I think a core issue is that US and Mexican teams rarely have an opportunity to compete against teams significantly better than themselves. Furthermore, structural constraints within both leagues limit the amount of talent separation that can occur between teams, so it looks a bit like being stuck in a local minima in terms of talent development.

2 comments

Mexico performs as you'll expect a third world country that loves football to perform, and the US performs as well as you would expect a first world country that is ambivalent to football to perform.

I think the real mystery is, how come Brazil, Argentina and Uruguay play so much better than what you would expect from relatively poor countries?

My guess is that their leagues are fairly developed industries, like you would expect in the first world.

> My guess is that their leagues are fairly developed industries, like you would expect in the first world.

Pretty much, like in Europe, if you have any interest/talent in football, you enroll in your local club as a kid and go on from there, in Argentina you have a multitude of leagues until you reach Primera Division, so you have from 5 to 6 levels of competition in between organized directly by the Argentine Football Association, founded in 1891, also ran the first tournament in that same year, which makes it the oldest associated football league other than the British FA cup (1871).

Below that you have the regional/provincial leagues, the least populated province, Tierra del Fuego, has 2; Buenos Aires province has 70+ by itself.

Holy hell. Yea that sounds about right!
Football in Brazil has history, legacy, and mind share. I can name several professional teams from Brazil - Flamenco, Corinthians, Santos, etc. I also know of River Plate, Rosario and Boca Juniors from Argentina. This points to the fact that Brazilian and Argentine teams are older than the Mexican teams.

I cannot name a single Mexican team, and that is partly because the oldest club dates back to the 1940s. The oldest Brazilian and Argentina clubs date back to the 1900s.

> I cannot name a single Mexican team, and that is partly because the oldest club dates back to the 1940s.

Teams like Atlante and América were founded in 1916.

We play football every time in Argentina, not to say in Brazil
The Mexican Primera favors a unique type of athlete…players who can regularly play at 10,000 feet (3000m) because many matches are played in and around Mexico City. And other clubs are also above 5000 feet.

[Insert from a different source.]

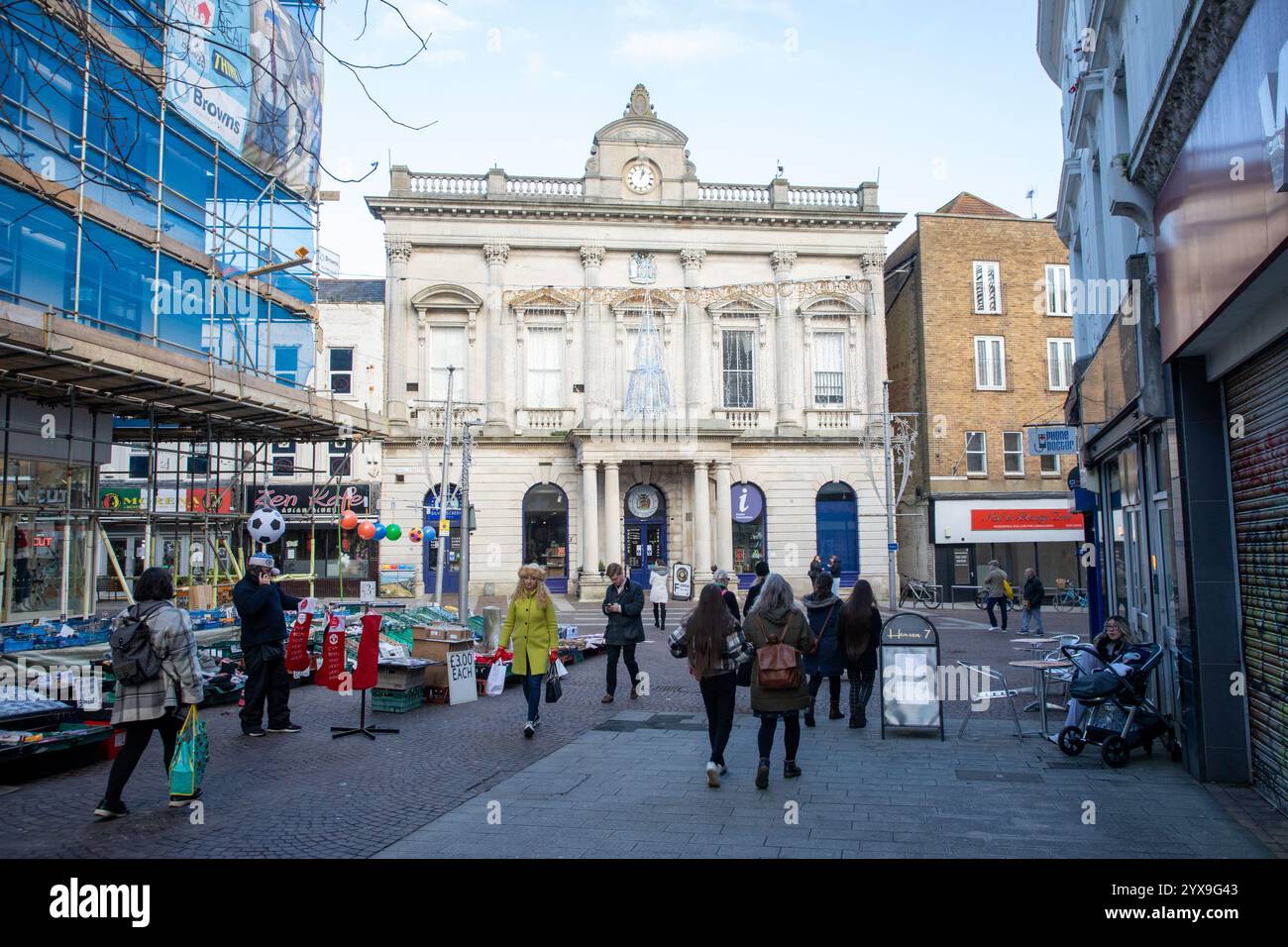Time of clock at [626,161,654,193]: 1:02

Add in daytime heat, night cold, humidity and smog and you get a very different practical reality that shapes the pace and tactics of the Primeria and soccer culture in general. In turn that shapes who succeeds as a soccer playing athlete.

This is an interesting theory. But do Mexican soccer players do much better at home games?
Not clear what you are asking, but at the international level Azteca is notoriously advantageous…of course top European sides never visit so there’s no general empirical data.

And you won’t get much more from the world cup because the only ceded European side favored to play at Azteca is England in the round of 8.